> **PROBLEM STATEMENT**
Locate the line that contains "Vietnam;Lao, site loc_0128, 2018-08-09", then copy it and all later lines of the data below exactly, through the last one.

> **INFORMATION PROVIDED**
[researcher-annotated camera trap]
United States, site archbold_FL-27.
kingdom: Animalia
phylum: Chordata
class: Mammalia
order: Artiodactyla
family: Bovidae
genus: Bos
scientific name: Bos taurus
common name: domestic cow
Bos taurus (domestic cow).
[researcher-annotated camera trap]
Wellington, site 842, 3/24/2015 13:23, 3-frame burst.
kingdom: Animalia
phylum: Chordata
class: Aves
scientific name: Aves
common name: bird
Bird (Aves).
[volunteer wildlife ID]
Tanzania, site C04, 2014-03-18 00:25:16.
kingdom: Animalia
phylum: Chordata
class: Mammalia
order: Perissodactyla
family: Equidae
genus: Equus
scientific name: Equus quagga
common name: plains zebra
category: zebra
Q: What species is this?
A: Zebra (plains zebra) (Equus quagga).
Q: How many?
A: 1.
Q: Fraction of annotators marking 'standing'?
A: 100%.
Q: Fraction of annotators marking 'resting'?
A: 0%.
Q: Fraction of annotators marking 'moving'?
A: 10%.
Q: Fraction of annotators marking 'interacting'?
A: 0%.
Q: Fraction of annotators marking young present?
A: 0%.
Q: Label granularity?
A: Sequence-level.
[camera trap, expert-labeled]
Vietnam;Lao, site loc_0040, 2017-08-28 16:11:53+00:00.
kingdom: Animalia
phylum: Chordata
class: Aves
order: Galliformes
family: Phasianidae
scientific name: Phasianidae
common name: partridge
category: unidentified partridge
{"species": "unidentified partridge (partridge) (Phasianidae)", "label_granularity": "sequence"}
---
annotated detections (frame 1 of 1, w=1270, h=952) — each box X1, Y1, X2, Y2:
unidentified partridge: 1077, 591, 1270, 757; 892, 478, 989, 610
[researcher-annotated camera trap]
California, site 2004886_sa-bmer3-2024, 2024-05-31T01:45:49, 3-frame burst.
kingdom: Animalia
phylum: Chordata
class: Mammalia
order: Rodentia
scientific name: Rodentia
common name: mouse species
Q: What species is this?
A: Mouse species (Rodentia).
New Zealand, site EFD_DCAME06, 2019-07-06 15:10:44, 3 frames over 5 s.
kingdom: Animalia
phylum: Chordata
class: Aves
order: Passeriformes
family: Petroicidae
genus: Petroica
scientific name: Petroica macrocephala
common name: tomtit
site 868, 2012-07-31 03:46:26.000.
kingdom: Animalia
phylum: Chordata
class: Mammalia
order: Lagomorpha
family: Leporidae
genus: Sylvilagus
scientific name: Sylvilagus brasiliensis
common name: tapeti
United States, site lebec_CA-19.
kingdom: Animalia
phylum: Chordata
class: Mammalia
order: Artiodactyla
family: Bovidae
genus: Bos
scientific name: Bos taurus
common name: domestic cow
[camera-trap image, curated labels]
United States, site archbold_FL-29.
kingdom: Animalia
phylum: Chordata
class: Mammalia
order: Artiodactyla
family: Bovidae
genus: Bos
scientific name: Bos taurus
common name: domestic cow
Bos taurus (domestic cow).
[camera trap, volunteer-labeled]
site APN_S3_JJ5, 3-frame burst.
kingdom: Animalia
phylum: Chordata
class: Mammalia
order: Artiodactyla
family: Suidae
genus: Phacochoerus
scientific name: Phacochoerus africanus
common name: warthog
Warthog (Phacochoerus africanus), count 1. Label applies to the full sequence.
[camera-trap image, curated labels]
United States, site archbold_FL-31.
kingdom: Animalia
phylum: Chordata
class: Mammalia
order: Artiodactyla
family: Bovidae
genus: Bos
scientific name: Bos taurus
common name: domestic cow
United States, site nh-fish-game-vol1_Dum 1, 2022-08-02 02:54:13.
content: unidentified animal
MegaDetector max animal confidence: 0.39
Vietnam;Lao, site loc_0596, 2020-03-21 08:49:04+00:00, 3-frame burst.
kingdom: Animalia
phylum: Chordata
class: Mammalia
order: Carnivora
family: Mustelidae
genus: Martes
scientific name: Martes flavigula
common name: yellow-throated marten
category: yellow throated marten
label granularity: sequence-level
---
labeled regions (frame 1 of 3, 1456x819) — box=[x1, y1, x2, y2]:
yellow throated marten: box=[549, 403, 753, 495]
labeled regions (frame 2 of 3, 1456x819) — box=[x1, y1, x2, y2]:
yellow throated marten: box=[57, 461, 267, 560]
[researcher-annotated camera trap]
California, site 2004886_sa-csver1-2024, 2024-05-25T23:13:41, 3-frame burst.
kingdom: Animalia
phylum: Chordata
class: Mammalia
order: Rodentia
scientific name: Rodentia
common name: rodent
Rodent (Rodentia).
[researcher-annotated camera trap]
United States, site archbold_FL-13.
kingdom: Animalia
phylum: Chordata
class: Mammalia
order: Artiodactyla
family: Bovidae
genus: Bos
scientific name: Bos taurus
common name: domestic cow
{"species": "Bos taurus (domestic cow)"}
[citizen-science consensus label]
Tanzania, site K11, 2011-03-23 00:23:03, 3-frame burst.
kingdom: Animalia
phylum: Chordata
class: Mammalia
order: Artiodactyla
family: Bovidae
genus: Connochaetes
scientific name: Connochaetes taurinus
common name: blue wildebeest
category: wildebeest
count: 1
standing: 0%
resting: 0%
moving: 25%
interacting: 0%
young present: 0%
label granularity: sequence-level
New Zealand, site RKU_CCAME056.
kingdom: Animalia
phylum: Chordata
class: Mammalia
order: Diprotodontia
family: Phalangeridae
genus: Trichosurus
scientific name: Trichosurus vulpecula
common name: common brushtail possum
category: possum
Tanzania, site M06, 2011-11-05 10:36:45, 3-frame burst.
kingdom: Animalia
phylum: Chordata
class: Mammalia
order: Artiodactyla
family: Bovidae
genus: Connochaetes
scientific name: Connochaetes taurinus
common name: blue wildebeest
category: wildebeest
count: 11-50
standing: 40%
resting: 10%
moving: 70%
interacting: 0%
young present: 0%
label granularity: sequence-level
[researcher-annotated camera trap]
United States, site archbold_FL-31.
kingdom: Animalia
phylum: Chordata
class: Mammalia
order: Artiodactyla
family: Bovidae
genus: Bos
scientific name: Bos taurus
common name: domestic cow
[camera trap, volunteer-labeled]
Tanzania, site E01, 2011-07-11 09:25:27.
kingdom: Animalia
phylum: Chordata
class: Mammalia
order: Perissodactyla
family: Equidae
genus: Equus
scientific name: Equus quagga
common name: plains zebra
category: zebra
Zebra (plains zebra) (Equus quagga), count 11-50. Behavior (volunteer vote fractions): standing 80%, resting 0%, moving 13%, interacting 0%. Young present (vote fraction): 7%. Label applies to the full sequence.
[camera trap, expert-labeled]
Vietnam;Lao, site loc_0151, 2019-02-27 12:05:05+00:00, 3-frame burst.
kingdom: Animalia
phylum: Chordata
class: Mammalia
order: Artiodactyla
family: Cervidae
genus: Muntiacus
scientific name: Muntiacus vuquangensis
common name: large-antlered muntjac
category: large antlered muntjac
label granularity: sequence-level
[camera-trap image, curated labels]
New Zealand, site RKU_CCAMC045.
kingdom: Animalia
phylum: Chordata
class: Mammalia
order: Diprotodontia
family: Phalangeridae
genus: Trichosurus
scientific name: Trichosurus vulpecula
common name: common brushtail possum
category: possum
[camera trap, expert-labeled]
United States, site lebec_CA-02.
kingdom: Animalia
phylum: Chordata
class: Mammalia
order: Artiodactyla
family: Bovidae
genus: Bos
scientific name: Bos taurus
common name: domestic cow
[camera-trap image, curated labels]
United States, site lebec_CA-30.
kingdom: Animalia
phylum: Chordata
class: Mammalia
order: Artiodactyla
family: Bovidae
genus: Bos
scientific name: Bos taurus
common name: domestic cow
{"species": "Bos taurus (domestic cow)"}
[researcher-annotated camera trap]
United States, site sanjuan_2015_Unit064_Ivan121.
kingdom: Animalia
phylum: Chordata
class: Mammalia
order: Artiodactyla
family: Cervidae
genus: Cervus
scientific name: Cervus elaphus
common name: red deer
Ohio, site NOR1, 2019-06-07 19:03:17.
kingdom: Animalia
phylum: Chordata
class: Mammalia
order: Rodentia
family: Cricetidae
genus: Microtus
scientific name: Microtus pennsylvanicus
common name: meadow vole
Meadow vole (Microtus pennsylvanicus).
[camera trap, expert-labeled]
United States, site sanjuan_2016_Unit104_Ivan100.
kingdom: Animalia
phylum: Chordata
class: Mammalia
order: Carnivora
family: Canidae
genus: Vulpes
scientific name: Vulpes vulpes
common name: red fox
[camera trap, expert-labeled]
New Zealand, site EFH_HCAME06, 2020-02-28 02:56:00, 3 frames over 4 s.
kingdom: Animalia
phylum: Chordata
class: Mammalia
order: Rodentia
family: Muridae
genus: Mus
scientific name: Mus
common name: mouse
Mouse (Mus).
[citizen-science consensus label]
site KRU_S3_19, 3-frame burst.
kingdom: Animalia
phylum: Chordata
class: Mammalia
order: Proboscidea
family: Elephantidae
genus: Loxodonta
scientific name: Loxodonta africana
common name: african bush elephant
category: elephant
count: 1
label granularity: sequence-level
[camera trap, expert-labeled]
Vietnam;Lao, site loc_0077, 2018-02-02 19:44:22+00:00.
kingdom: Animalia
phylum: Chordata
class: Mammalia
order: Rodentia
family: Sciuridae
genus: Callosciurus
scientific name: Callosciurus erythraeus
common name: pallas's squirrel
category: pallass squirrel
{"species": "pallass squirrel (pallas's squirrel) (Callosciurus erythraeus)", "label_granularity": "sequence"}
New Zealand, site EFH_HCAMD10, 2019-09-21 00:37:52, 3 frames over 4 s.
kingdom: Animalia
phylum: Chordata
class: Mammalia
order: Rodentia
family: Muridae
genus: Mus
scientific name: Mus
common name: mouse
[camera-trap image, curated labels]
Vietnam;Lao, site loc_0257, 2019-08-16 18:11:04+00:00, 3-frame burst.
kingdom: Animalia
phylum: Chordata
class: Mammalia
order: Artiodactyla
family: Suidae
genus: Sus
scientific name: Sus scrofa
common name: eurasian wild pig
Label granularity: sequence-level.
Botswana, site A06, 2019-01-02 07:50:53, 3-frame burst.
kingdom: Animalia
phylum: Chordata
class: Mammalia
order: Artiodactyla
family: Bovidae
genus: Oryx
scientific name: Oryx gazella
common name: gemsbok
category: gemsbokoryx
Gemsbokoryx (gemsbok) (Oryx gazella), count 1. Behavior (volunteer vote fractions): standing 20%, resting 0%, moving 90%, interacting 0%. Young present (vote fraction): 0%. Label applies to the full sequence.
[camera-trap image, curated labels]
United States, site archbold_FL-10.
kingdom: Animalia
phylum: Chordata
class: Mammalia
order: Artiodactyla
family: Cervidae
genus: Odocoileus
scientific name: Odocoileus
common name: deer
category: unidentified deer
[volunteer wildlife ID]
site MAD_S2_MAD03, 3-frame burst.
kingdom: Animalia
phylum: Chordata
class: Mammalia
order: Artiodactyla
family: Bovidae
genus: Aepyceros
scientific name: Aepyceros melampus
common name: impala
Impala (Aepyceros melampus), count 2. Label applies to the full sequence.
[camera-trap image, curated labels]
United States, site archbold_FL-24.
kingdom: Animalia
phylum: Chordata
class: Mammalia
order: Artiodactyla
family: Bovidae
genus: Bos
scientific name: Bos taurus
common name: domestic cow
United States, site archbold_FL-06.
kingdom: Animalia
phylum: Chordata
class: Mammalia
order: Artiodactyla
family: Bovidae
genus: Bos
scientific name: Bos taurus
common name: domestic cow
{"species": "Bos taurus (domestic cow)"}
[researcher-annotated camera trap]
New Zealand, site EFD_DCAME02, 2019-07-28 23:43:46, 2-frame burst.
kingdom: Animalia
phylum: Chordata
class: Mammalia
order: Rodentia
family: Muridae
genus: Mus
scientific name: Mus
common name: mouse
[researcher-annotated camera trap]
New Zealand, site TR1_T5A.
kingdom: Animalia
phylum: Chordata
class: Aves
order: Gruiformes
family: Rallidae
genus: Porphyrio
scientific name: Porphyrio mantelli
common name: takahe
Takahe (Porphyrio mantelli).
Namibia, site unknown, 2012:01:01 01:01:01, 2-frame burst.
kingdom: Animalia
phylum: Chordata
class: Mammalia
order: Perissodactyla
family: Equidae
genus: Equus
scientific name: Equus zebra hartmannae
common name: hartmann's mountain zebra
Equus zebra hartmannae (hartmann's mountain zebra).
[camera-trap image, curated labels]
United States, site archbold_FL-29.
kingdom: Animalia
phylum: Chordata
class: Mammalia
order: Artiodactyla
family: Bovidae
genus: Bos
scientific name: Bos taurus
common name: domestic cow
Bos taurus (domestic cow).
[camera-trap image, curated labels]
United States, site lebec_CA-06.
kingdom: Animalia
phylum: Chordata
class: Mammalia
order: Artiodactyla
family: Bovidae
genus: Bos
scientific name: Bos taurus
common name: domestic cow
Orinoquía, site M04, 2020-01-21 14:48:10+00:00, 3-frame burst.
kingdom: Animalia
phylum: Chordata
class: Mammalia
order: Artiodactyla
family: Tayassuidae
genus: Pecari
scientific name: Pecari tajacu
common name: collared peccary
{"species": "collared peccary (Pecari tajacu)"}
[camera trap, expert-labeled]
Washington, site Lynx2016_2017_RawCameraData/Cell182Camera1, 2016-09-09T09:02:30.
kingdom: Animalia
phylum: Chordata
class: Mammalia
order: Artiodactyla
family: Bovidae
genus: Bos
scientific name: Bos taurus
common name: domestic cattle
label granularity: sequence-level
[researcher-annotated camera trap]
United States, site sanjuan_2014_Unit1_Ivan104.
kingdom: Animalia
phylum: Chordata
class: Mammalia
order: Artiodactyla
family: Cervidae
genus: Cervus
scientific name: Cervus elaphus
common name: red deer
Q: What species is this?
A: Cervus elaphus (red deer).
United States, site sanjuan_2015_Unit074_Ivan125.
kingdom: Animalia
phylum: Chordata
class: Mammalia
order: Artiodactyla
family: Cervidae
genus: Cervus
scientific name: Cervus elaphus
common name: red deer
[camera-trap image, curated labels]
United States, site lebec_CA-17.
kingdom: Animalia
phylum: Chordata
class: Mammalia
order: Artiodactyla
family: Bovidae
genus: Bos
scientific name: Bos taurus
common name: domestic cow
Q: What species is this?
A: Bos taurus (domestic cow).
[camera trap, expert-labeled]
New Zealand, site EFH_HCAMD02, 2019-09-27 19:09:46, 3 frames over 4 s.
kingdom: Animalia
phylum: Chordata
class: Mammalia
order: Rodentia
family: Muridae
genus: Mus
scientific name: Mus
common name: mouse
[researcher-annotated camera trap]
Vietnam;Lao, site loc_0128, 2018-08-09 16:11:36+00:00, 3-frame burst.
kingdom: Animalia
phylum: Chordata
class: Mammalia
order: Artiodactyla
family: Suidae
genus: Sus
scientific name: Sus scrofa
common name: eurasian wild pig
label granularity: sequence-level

> **RESPONSE TO THIS TASK**
Vietnam;Lao, site loc_0128, 2018-08-09 16:11:36+00:00, 3-frame burst.
kingdom: Animalia
phylum: Chordata
class: Mammalia
order: Artiodactyla
family: Suidae
genus: Sus
scientific name: Sus scrofa
common name: eurasian wild pig
label granularity: sequence-level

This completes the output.